## Text provided
Illustration: Noura Andrea Nassar
Episode Three: Al Maarri
The blind Arab poet, philosopher and writer Al Maarri (973-1057) was a vegan before it was cool. An outlier, he held other unorthodox views for his time: he was irreligious, a rationalist and a pessimist. His poems are at once beautifully lyrical and philosophically profound. Testimony to the universal appeal of his work, his influence spans continents: a translated copy of his poetry was found in Franz Kafka’s library, and he was one of Khalil Gibran’s dearest poets.
About the presenter
Kamel Saeed was born in Baghdad in 1997 and was educated there until the age of 9, when his family fled war in 2006. After arriving in the UK, he learned English and completed his primary and secondary education. He went on to study English Literature, graduating in 2018. Since then, he has interned at English Heritage and The Collection Museum, Lincoln, and has been consulted on diversity and inclusion within the cultural sector. What Happened in Baghdad evolved out of independent research he has undertaken into early Islamic civilisation and draws on his own Iraqi and Arab heritage.
About the guests
Hanouf Al-Alawi works at the British Museum leading a national programme that co-curates youth cultural projects. Before joining the British Museum, she worked at the Natural History Museum as a Learning Volunteer Engagement Manager, recruiting and training diverse volunteers who deliver engaging and inspiring object-based learning to children, youth, and adults. Prior to this, she worked at Kew Gardens as an Education Officer, managing a pioneering project that co-curated with pupils and their families, school museums that represented the pupils cultural diversity. Before moving to the UK, she worked in the Middle East developing and delivering pioneering projects that improved access to and quality of education for children and youth.

## Listed entries

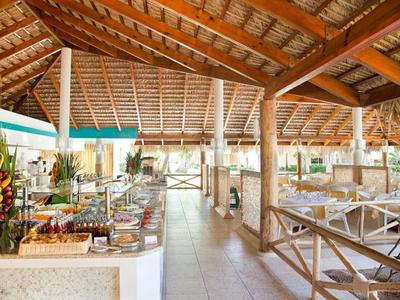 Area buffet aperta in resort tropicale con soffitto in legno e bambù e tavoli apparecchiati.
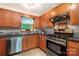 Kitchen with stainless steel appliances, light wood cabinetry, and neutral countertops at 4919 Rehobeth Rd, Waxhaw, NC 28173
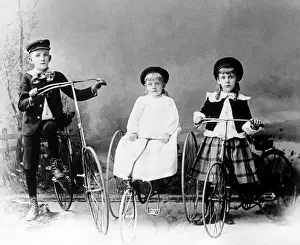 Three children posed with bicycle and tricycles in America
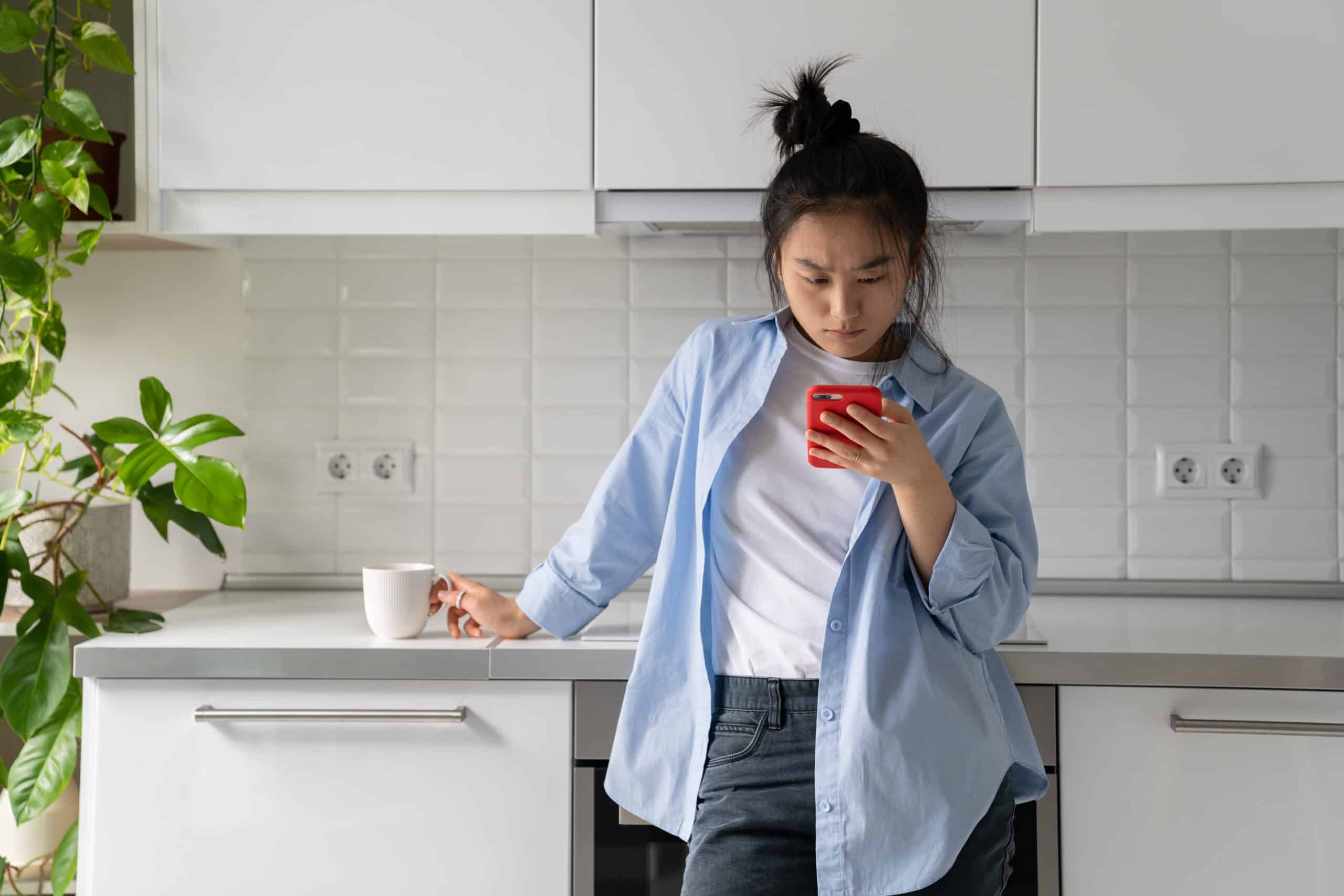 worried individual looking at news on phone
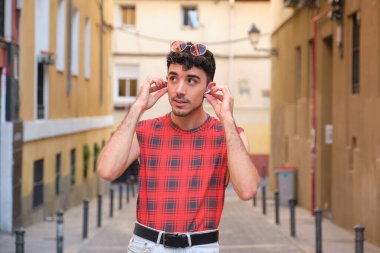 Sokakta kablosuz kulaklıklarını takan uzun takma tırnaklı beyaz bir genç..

## Work task
Extend the episode page on the poet Al Maarri, picking up after its final sentence. The records play no part in what comes next.

## Answer to the exercise
James E. Montgomery is Sir Thomas Adams’s Professor of Arabic, Fellow of Trinity Hall, at the University of Cambridge, and an Executive Editor of the Library of Arabic Literature. His latest publications are Loss Sings (2018), a collaboration with the Scottish artist Alison Watt, ‘Antarah ibn Shaddād: War Songs (2018) – and a translation – with Sophia Vasalou, and The Philosopher Responds: An Intellectual Correspondence from the Tenth Century (2021). His translation of Ibn al-Muqaffa’s Kalīlah and Dimnah: Fables of Virtue and Vice, with Michael Fishbein, will be published this autumn.
Bryony Dunne is an Irish artist and filmmaker based in Athens, who traces the overlaps between documentary film, cinema, photography and the natural world. She develops research-driven projects to explore the power dynamics and fantasies of control that humanity projects on to nonhuman others and nature; oftentimes, she uses fact-based fictions and hypothetical futures to build these interconnected narratives.